A mac that’s several years old is fine for doing most things Mac, and they lose value very quickly. Around here, a second hand Mac usually has at least a one year warranty if you get if from a dealer (… but I don’t go near drug pushers :goof: ).

Oh, you’ve seen this?
VoiceOver Mac youtube

Sounds like a muppet. I like the Vicki voice because it sounds slightly creepy, like a mix between an airport “Mind Your Step” and the evil Portal AI.

Off Topic:

I also read your comment about trying to speak “dog” into Chrome Speak and getting something silly. Lawlz.

Check out the retardation of the aria stuff here: http://www.microsoft.com/enable/news/marcexpansion.aspx

Great example of how not to do it.

(notice the lack of graceful fallback for main-level anchors, whose hrefs==javascript: void(0); arg)

“VO” is really shorthand for two keys pressed together: control + option. You basically hold down those two keys to do everything.

Oh, yuck. Go map that thing over to the caps lock or something! Or, see if INS isn’t too far away.

This laptop actually has a few keys on it that I have absolutely no idea what they do.

(Must be a real pain for cats, who don’t have enough fingers.)

It’s only a matter of time (youtube)

I’ve been looking at tweedehandsmac.com and TweedehandsMac.nl: Koop en Verkoop tweedehands Apple, Mac, iPod, iPad en iPhone (yeah, sites need a redo) and there seems to be some good machines there. The categories under “Aanbod” (offers) on the first site are funny.

Which laptop? Is it a Mac?

It’s only a matter of time (youtube)

Cute video. Reminds me of this cat, who taught me how to fix printers:
YouTube - ‪Cat Copier Technician‬‏

I’ve been looking at tweedehandsmac.com … and there seems to be some good machines there. The categories under “Aanbod” (offers) on the first site are funny.

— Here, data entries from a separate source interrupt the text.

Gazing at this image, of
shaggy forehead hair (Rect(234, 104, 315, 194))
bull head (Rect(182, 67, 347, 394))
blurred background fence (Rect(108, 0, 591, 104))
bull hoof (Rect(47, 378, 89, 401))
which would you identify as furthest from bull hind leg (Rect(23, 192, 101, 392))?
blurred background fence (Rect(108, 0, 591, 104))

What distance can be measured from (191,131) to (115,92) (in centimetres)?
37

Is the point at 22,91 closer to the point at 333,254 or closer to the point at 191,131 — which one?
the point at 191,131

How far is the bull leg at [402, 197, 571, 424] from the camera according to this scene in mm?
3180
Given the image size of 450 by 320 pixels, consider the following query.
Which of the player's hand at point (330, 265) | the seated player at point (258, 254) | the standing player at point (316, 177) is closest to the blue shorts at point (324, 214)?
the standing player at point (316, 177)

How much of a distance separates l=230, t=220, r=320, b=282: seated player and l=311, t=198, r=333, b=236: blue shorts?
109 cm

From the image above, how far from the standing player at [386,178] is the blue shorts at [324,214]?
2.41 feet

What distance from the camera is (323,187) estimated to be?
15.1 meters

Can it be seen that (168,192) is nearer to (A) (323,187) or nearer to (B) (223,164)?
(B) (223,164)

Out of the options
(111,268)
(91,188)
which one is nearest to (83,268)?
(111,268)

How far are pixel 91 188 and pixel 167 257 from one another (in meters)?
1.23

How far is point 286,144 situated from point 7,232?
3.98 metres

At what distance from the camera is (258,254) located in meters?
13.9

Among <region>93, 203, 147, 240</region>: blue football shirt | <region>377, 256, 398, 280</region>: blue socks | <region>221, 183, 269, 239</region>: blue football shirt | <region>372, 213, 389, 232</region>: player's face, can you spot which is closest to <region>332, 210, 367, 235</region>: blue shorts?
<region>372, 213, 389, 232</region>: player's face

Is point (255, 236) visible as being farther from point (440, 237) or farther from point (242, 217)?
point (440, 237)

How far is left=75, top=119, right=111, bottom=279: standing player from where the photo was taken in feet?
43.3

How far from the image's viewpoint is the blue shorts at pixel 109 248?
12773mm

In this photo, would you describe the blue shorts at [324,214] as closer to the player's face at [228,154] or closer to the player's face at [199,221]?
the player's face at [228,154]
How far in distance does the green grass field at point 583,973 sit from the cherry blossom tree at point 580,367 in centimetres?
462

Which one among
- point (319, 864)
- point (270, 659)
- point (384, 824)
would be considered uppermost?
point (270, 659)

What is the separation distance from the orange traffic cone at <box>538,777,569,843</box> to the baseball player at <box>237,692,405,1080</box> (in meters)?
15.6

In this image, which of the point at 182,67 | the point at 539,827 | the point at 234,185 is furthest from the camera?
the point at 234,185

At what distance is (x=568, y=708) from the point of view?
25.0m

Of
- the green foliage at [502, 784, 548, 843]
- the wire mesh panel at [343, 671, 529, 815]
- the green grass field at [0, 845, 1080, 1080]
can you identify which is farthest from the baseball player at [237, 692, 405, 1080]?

Be sure to get an Intel Mac, though (not those old G5s or anything). I can’t really judge the prices, though, as I’m not clued into Euros. (Anything more that 0 Euros for a non-Intel Mac is a waste of money, though.)

O man, I do love Dutch!

Yeah, that must be a really old version. Current VO has an amazing set of voices. The anchor man is Alex, who has a very smooth, real-life sound. Very impressive, actually, though I couldn’t find a nice video example online. Maybe I’ll have do do one myself.

Off Topic:

I also read your comment about trying to speak “dog” into Chrome Speak and getting something silly. Lawlz.

I had much more fun with the other words I tried, such as <snip>.

Check out the retardation of the aria stuff here: http://www.microsoft.com/enable/news/marcexpansion.aspx

Sorry, I was only able to read as far as the word “Microsoft” before I started to dry retch, after which I could go no further. Sorry.